Your assignment: Beginning with the line of the entries below that holds "Renew Broken Shaft Mountings On A Machine" and ending with the line that holds "b268890836 Camisa Social", transcribe each line exactly as written. Pictures stay out.

Data extracts:
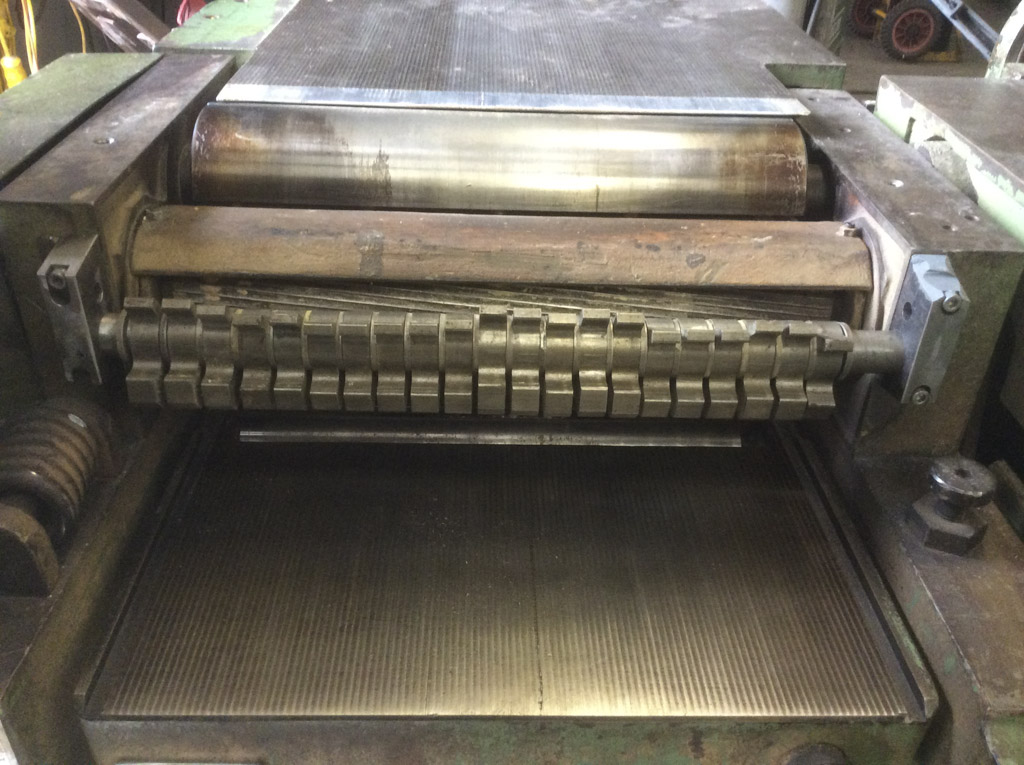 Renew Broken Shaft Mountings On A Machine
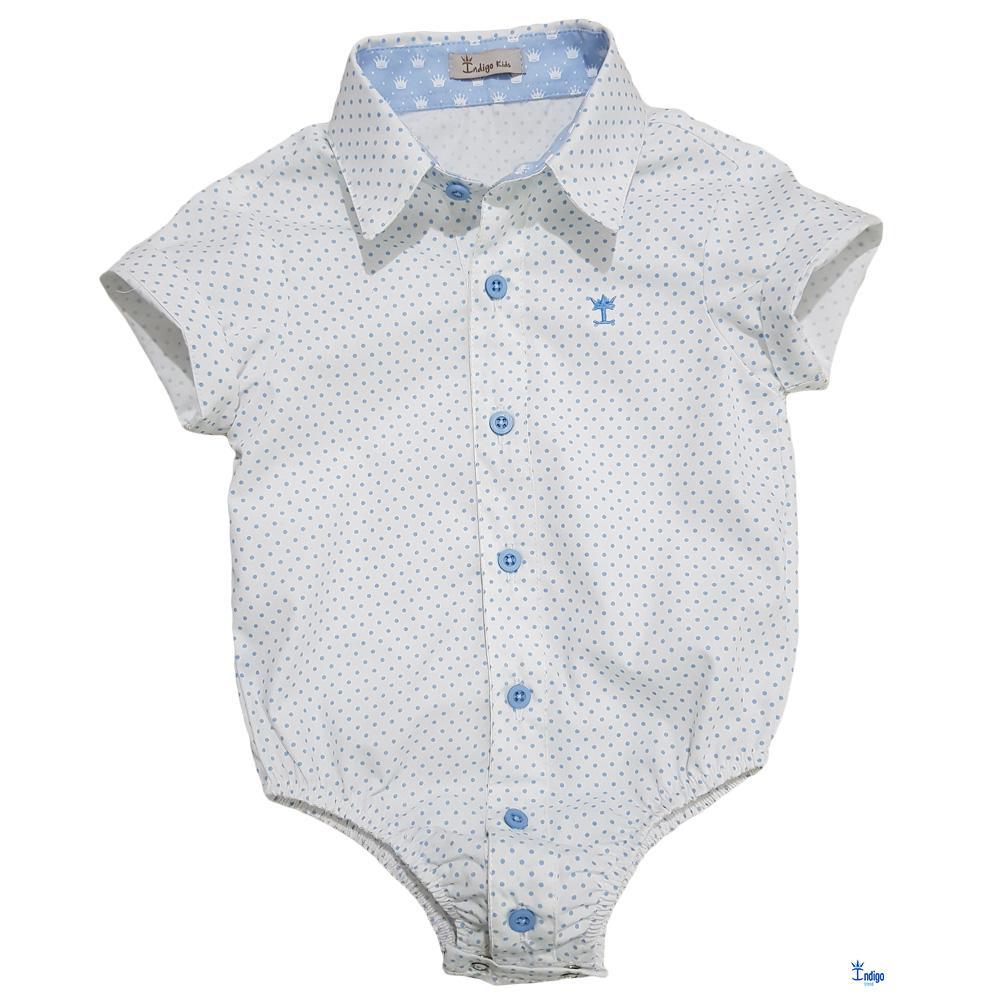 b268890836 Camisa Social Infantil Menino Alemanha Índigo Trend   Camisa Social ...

...

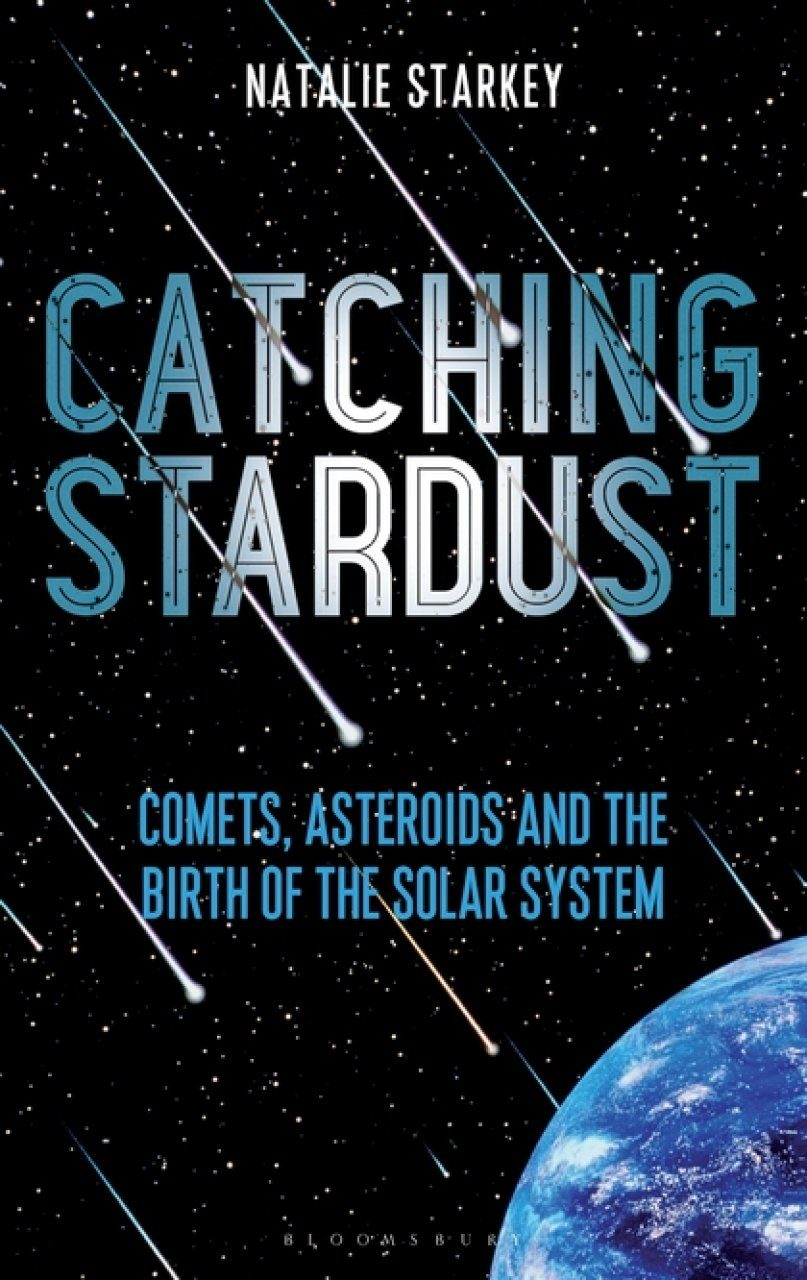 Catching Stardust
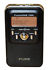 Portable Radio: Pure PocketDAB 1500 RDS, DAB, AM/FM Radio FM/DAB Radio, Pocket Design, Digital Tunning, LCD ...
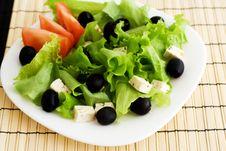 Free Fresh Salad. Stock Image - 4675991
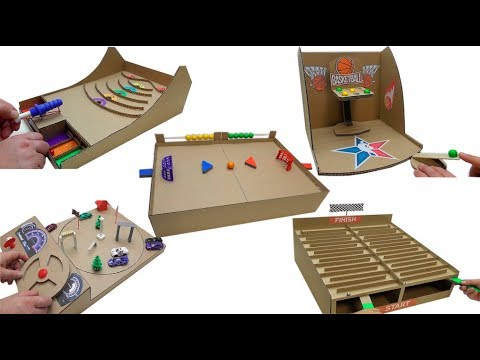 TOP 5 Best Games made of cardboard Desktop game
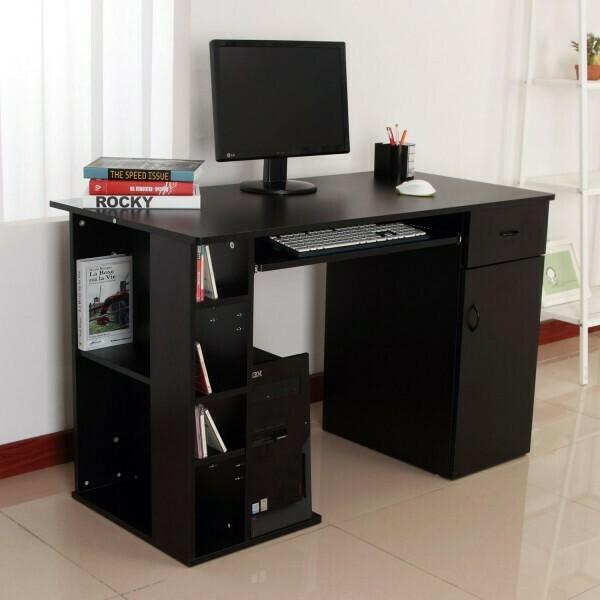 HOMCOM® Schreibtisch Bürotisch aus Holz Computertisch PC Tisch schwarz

==

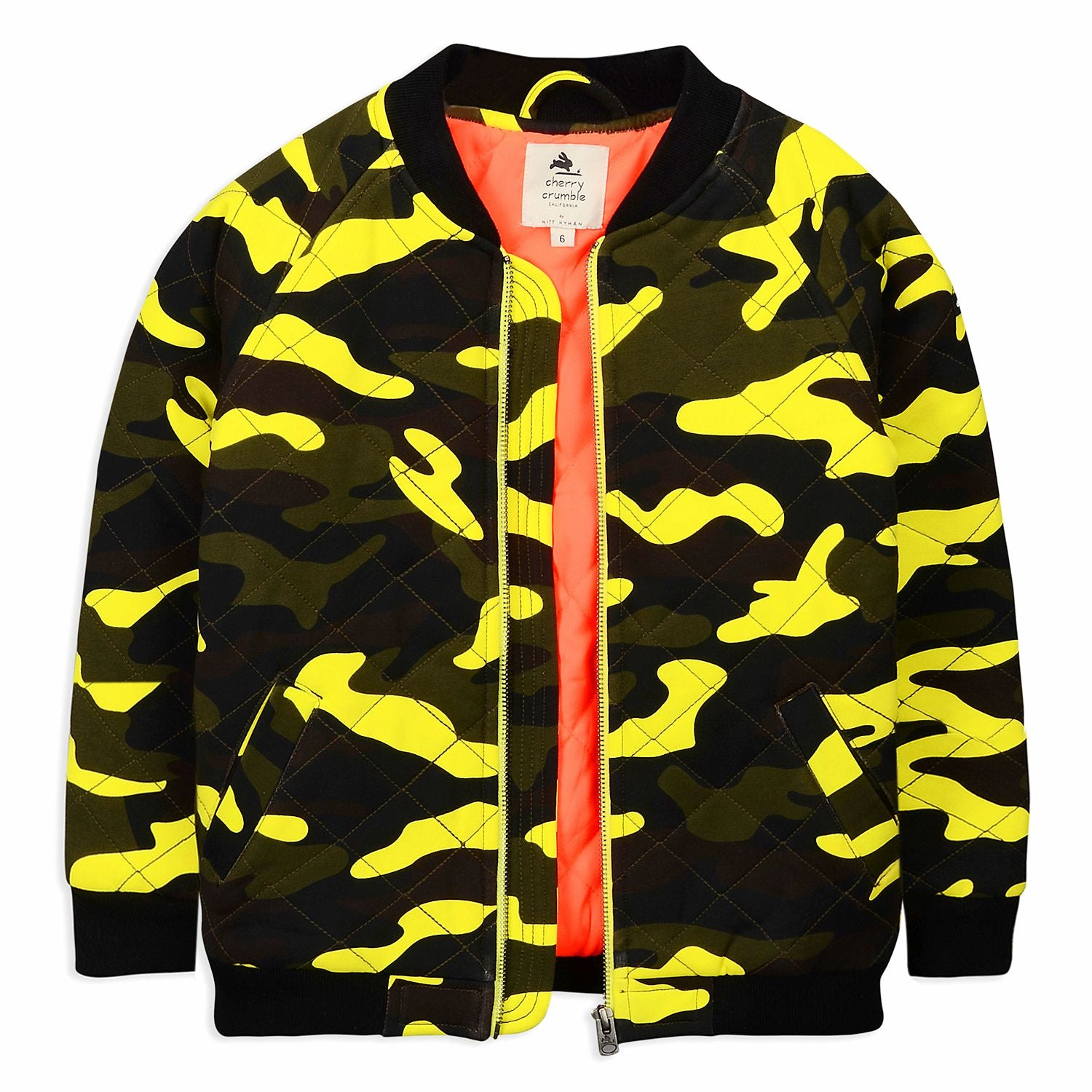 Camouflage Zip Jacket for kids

Exercise output:
 Renew Broken Shaft Mountings On A Machine
 b268890836 Camisa Social Infantil Menino Alemanha Índigo Trend   Camisa Social ...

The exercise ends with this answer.